LINCOLN, Neb. – Two state senators want Nebraska to loosen restrictions enacted to slow the spread of the coronavirus in order help the state’s hurting economy.
Steve Halloran of Hastings and Steve Erdman of Bayard believe fear and panic directed policy decisions surrounding the pandemic, and they are ready for businesses, schools and Nebraska’s Legislature to reopen.
“We cannot afford to go another day with this current failed policy,” the senators wrote in a commentary piece published in the Hastings Tribune Sunday.
While Gov. Pete Ricketts agrees with Halloran and Erdman about opening business as soon as possible, he fundamentally disagrees and does not plan to open the state’s businesses and schools just yet. He cited Grand Island as an example of how quickly the virus can spread.

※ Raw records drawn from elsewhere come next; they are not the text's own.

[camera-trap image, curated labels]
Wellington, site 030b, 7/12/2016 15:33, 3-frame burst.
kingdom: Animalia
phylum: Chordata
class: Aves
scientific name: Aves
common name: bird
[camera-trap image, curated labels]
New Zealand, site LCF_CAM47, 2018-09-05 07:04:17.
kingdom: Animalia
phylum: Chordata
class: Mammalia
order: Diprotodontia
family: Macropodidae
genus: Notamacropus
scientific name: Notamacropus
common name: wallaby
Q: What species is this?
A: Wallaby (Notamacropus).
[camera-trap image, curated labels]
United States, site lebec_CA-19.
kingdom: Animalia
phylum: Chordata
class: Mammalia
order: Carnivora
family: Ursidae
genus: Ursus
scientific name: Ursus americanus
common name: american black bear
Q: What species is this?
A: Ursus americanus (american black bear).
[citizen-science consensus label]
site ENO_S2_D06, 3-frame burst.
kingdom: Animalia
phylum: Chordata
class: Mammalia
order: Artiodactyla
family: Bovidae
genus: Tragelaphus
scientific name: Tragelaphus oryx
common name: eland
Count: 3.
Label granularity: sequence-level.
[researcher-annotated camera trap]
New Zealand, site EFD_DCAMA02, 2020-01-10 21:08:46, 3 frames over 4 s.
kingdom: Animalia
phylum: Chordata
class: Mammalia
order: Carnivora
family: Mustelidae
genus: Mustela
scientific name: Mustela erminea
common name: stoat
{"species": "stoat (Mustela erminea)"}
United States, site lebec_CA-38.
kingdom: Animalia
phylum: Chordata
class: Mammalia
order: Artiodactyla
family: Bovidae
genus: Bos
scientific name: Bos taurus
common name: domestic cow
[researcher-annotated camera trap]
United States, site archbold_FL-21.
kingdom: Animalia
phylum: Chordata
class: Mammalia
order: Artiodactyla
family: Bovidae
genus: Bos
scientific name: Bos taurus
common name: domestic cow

“The big key, again, is what we have said all along: making sure we don’t overwhelm the healthcare system,” Ricketts said Monday during his daily press briefing.
In the commentary, the senators propose a contradictory method of curbing the effects of the coronavirus: herd immunity, which is when a population builds a resistance to a disease as a high percentage come in contact with virus and develop antibodies. This process limits the number of people who can spread the disease and, therefore, lowers the risk to others within the population.
The senators did not state how many Nebraskans would die as a result in their commentary but wrote herd immunity could defeat the virus in four weeks.
Using herd immunity was proposed in early April by Knut Wittkowski, former head of the Department of Biostatistics at Rockefeller University in New York City, in opposition to the social distancing and flattening the curve recommendations from the Centers for Disease Control and Prevention.
Wittkowski proposes keeping schools open and children mingling to spread the virus in order to achieve herd immunity. Flattening the curve prolongs and widens the respiratory disease, he said.
Rockefeller University said in a statement Monday that Wittkowski’s opinions do not represent its own, pointing out that he never held the title of full professor at the university.
“If you look at the statistics for coronavirus nationwide, the survival rate is very high,” Halloran told NET News Monday in defense of herd immunity. “We’re focusing way too much on the number of people who have gotten it but not enough on those that recovered from it.”
The senators said complaints from businesses, cattlemen and feedlot operators about the state of the economy prompted their opinion on this issue. They wrote that the nation’s infectious disease experts and the nation’s efforts to slow the spread were flawed, as the lockdown was too broad and should have focused on isolating the at-risk population, banning large gatherings and focusing on hotspots.
“The lockdowns have devastated our economy, set our students back and made the cure worse than the disease,” they wrote.
When asked about herd immunity Monday, Ricketts said people will, of course, be exposed over time.
“What we’re trying to do is make sure we slow that down, so that we don’t overwhelm the health care system,” the governor said.
In Grand Island, that was the concern, Ricketts said of the central-Nebraska city which has become of the hotspot for COVID-19 cases in the state. The Central Health District health director Teresa Anderson has said she worries about the capacity of Grand Island’s healthcare system if cases continue to balloon in Nebraska’s third largest city.
Loosening restrictions, Ricketts said, may be considered gradually over time depending what the data says as the statewide directed health measures expire in late April.
All of this comes a few weeks after Ricketts drew criticism from 45 Grand Island doctors and the public about not issuing a statewide stay-at-home order. Nebraska is one of seven states without such an order and the governor has said many times he does not plan to issue one.